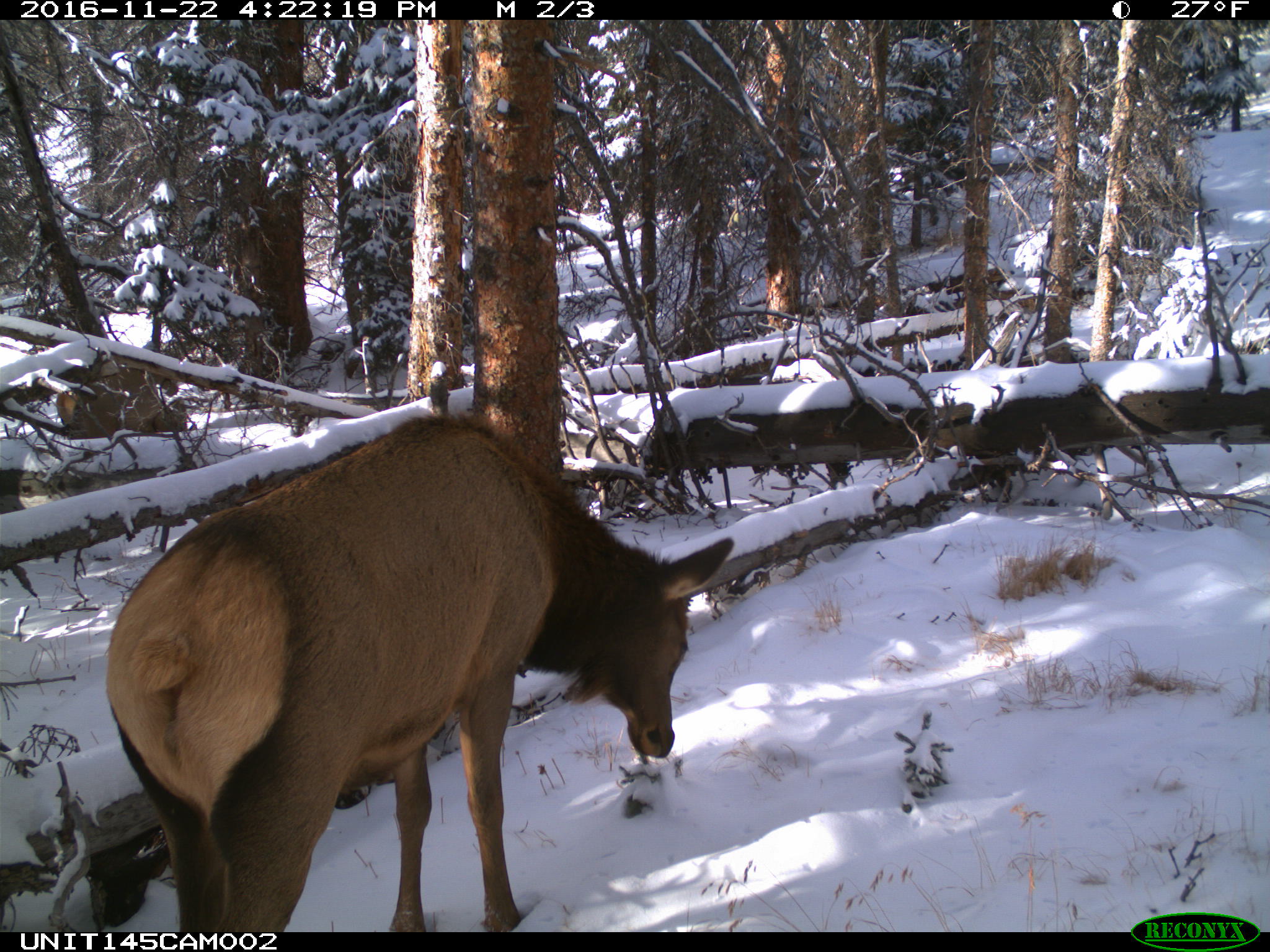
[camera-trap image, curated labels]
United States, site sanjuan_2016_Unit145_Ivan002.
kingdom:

Prompt: What is wanted is the listing, written out exactly, with each picture removed.

Response box:
[camera-trap image, curated labels]
United States, site sanjuan_2016_Unit145_Ivan002.
kingdom:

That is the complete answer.